** Start LISTED RECORDS **
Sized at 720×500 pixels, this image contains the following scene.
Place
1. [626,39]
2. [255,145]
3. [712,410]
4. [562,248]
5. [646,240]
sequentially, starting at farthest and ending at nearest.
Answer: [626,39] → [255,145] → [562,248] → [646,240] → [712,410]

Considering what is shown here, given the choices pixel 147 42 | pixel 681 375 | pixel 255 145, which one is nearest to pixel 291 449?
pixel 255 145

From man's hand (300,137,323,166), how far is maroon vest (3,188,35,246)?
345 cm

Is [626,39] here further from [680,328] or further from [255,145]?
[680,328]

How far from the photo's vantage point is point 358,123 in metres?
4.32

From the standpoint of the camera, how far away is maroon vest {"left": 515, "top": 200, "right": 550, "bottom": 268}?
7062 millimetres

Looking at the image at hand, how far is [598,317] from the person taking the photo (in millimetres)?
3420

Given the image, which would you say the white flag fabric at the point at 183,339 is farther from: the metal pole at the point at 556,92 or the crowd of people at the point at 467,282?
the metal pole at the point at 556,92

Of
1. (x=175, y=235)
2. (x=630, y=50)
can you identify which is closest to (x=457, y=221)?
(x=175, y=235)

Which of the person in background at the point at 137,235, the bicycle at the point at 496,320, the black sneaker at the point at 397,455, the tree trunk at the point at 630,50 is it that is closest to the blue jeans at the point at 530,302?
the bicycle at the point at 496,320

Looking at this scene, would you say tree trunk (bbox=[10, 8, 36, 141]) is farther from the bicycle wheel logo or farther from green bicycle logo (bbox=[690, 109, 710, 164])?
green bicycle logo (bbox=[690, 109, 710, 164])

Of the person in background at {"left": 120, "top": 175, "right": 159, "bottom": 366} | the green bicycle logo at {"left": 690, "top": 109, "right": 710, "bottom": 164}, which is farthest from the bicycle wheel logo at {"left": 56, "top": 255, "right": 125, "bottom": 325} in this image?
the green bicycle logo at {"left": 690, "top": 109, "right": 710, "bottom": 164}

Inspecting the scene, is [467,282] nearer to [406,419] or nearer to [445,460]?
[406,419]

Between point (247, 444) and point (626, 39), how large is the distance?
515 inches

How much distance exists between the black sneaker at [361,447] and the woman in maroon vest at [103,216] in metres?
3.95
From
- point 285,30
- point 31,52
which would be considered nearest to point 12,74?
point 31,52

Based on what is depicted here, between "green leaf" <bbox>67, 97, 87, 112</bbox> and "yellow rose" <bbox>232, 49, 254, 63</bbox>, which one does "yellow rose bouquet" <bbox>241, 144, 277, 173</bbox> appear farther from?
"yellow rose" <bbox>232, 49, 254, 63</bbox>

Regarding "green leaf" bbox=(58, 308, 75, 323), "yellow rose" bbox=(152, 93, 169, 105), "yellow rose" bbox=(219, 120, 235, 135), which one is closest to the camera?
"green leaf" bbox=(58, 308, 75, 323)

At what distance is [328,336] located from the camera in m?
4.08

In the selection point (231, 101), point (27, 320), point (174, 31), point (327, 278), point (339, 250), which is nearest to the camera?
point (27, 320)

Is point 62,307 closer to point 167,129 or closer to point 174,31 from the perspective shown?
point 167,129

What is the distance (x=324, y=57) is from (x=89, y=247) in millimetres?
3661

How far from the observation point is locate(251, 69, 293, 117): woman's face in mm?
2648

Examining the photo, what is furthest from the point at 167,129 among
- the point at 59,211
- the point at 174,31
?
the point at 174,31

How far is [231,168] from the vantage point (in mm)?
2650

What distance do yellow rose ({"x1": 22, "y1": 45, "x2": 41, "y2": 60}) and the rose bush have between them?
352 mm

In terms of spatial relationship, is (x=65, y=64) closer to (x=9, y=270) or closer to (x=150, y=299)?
** End LISTED RECORDS **
[WRITTEN REQUEST]
Find the line with "Inspecting the scene, is" in the listing above, then write out that line and each remaining line exactly, with no other text.

[ANSWER TO THIS EXERCISE]
Inspecting the scene, is [467,282] nearer to [406,419] or nearer to [445,460]?
[406,419]

Between point (247, 444) and point (626, 39), how large is the distance?
515 inches

How much distance exists between the black sneaker at [361,447] and the woman in maroon vest at [103,216] in metres?
3.95
From
- point 285,30
- point 31,52
which would be considered nearest to point 12,74?
point 31,52

Based on what is depicted here, between "green leaf" <bbox>67, 97, 87, 112</bbox> and "yellow rose" <bbox>232, 49, 254, 63</bbox>, which one does "yellow rose bouquet" <bbox>241, 144, 277, 173</bbox> appear farther from?
"yellow rose" <bbox>232, 49, 254, 63</bbox>

Regarding "green leaf" bbox=(58, 308, 75, 323), "yellow rose" bbox=(152, 93, 169, 105), "yellow rose" bbox=(219, 120, 235, 135), which one is closest to the camera?
"green leaf" bbox=(58, 308, 75, 323)

At what distance is [328,336] located from the camera in m?
4.08

In the selection point (231, 101), point (27, 320), point (174, 31), point (327, 278), point (339, 250), which is nearest to the camera?
point (27, 320)

Is point 62,307 closer to point 167,129 or closer to point 174,31 from the perspective shown?
point 167,129

What is the distance (x=324, y=57) is from (x=89, y=247) in millimetres?
3661

How far from the observation point is locate(251, 69, 293, 117): woman's face in mm?
2648

Examining the photo, what is furthest from the point at 167,129 among
- the point at 59,211
- the point at 174,31
?
the point at 174,31

How far is [231,168] from the vantage point (in mm)?
2650

What distance do yellow rose ({"x1": 22, "y1": 45, "x2": 41, "y2": 60}) and the rose bush have between them?
352 mm

In terms of spatial relationship, is (x=65, y=64) closer to (x=9, y=270) or closer to (x=150, y=299)?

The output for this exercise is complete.